──────── Text block ────────
Kodak disclosed $5.10 billion in assets and $6.75 billion in
liabilities as of Sept. 30, 2011.  The net book value of all
assets located outside the United States as of Dec. 31, 2011 is
$13.5 million.

Kodak says it has "significant" legacy liabilities, which include
$1.2 billion in non-U.S. pension liabilities, $1.3 billion of
Other Post-Employment Benefit ("OPEB") liabilities and roughly
$100 million in environmental liabilities.

Kodak has outstanding funded debt in an aggregate amount of
roughly $1.6 billion, consisting primarily of roughly: (a) $100
million outstanding under the first lien revolving credit facility
plus an additional $96 million in face amount of outstanding
letters of credit; (b) $750 million in principal amount of second
lien secured notes; (c) $400 million in principal amount of
convertible notes; and (d) $283 million in principal amount of
other senior unsecured debt.  Kodak also has roughly $425 million
in outstanding trade debt.

Kodak sought bankruptcy protection amid near-term liquidity issues
brought about by steeper-than-expected declines in Kodak's
historically profitable traditional businesses, and cash flow from
the licensing and sale of intellectual property being delayed due
to litigation tactics employed by a small number of infringing
technology companies with strong balance sheets and an awareness
of Kodak's liquidity challenges.

Attorneys at Sullivan & Cromwell LLP and Young Conaway Stargatt &
Taylor, LLP, serve as counsel to the Debtors.  FTI Consulting,
Inc., is the restructuring advisor.   Lazard Freres & Co. LLC, is
the investment banker.   Kurtzman Carson Consultants LLC is the
claims agent.  A group of second lien lenders are represented by
Akin Gump Strauss Hauer & Feld LLP.
──────── Provided data ────────
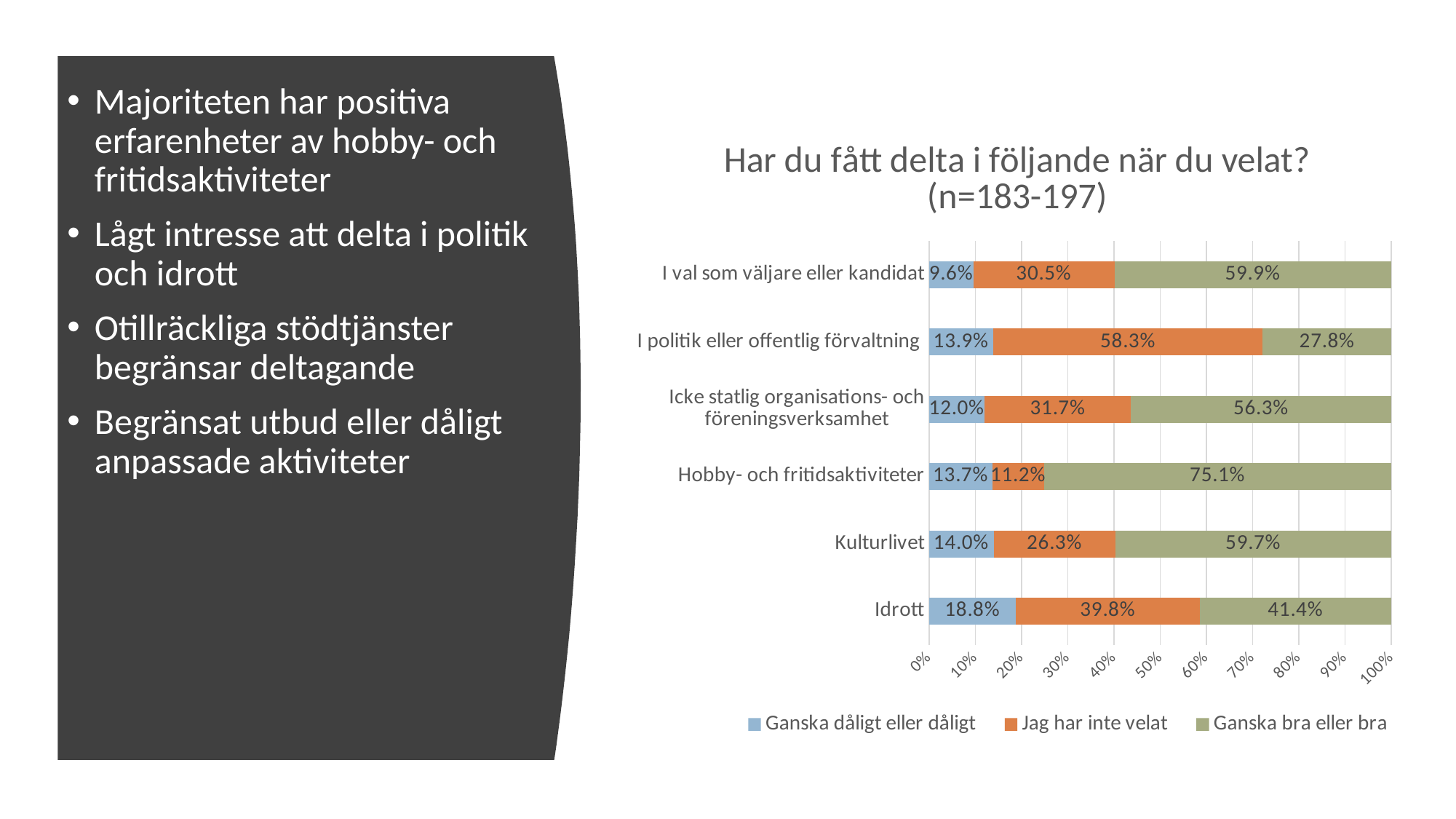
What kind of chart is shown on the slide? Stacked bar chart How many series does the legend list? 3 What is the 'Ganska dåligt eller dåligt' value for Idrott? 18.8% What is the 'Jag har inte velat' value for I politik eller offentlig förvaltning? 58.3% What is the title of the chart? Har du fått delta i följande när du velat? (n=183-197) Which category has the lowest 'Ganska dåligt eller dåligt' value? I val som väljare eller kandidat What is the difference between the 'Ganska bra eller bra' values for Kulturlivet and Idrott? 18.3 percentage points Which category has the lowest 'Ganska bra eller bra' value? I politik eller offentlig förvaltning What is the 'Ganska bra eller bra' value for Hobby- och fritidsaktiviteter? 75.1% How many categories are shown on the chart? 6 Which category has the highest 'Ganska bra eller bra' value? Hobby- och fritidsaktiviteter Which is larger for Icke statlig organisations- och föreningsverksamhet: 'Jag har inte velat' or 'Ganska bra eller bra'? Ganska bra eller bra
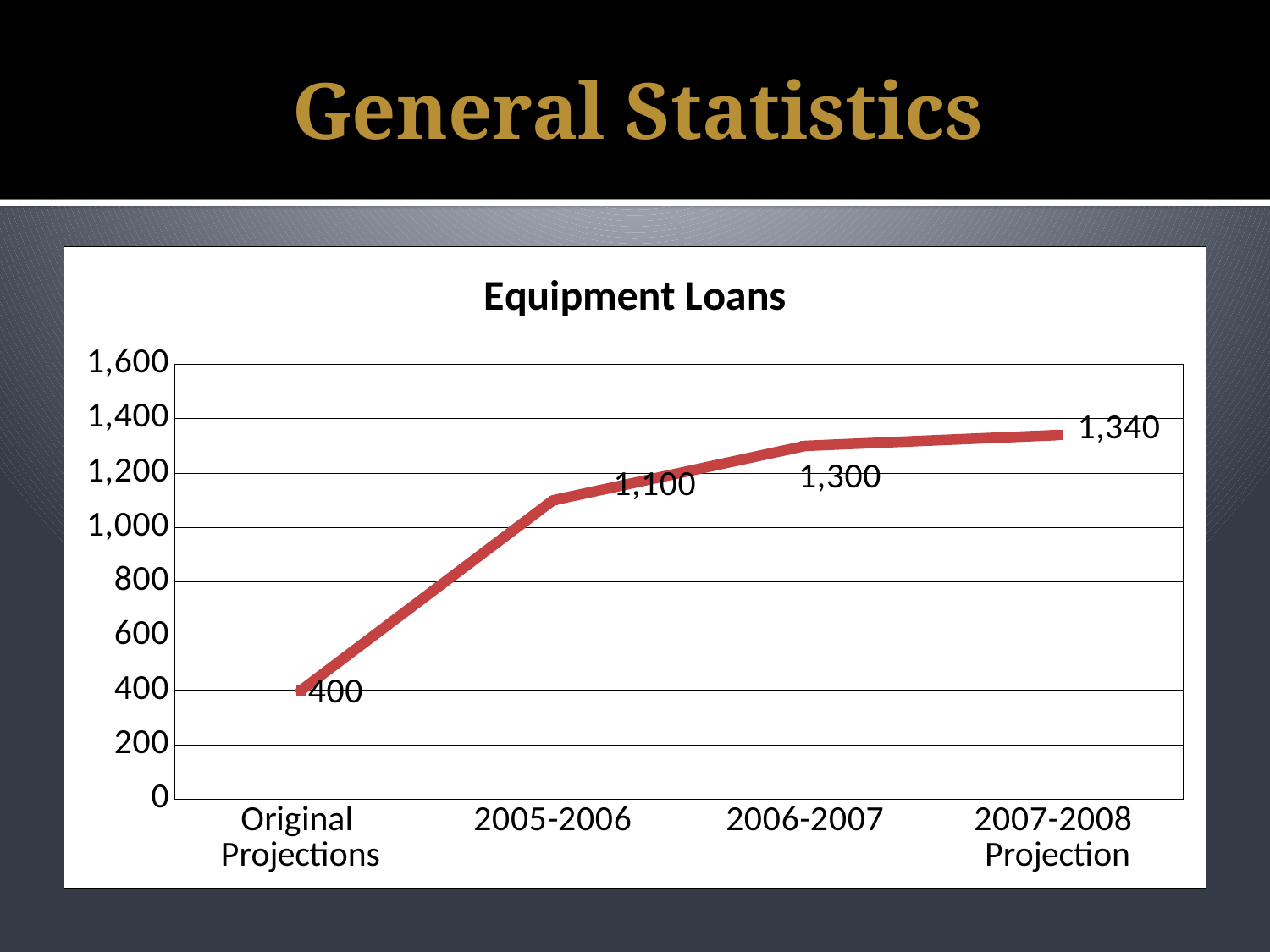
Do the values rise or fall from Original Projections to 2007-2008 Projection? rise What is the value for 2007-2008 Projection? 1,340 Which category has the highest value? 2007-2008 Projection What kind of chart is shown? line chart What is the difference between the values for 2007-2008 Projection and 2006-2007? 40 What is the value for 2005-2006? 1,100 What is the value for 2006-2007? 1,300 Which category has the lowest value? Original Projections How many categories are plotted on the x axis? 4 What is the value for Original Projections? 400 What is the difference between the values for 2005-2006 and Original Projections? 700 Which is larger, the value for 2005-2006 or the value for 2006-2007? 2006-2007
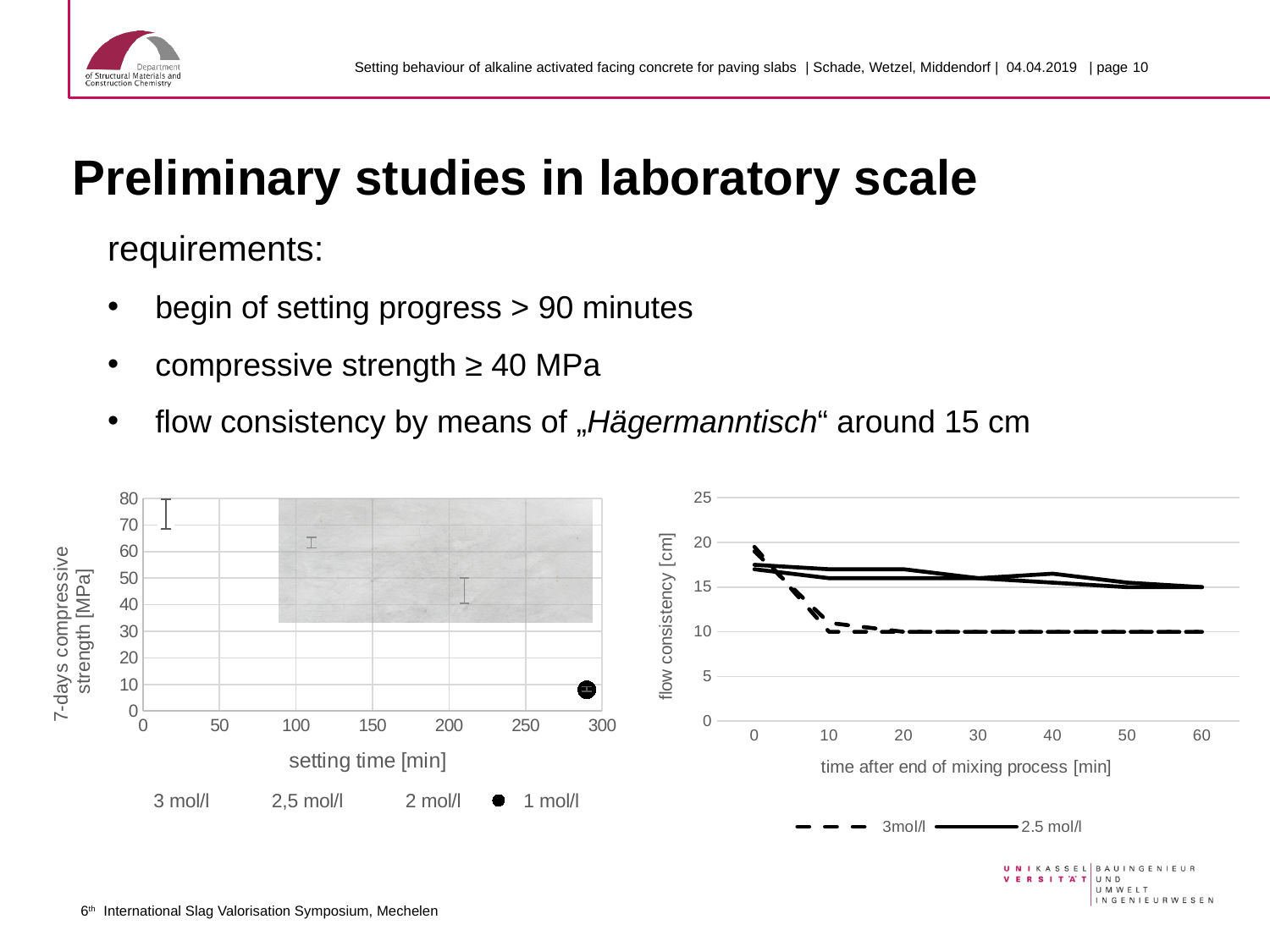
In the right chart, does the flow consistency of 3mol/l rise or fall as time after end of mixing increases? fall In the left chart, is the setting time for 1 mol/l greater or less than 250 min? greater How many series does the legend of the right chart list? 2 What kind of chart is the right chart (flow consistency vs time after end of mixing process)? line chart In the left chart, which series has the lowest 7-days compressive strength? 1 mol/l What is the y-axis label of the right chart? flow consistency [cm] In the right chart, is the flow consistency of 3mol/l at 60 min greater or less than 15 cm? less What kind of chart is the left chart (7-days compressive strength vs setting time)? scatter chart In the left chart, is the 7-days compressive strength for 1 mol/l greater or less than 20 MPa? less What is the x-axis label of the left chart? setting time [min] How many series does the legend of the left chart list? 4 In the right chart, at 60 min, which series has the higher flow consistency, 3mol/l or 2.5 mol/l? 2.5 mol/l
────────
:: Work order ::
Write the next part of the Kodak bankruptcy text above, starting after its final sentence.

:: Answer to this exercise ::
The Official Committee of Unsecured Creditors has tapped
Milbank, Tweed, Hadley & McCloy LLP, as its bankruptcy counsel.

Bankruptcy Creditors' Service, Inc., publishes EASTMAN KODAK
BANKRUPTCY NEWS.  The newsletter tracks the Chapter 11 proceeding
undertaken by affiliates of Eastman Kodak and its affiliates
(http://bankrupt.com/newsstand/or 215/945-7000).


EASTMAN KODAK: Amends Terms of Photo Business Sale
--------------------------------------------------
Eastman Kodak Co., Kodak Imaging Network Inc. and Shutterfly Inc.
made revisions to the agreement governing the sale of the
KODAK Gallery online photo services business.

Under the revised agreement, Shutterfly will receive a $250,000
break-up fee should its deal with Eastman Kodak is terminated.
The initial deal called for the payment of $600,000 break-up fee.

The revised agreement also prohibits Kodak Imaging from using the
"Kodak Gallery" name in the U.S. and Canada on a certain period
for its own account or on behalf of another entity engaged in any
online business that duplicates the KODAK Gallery business.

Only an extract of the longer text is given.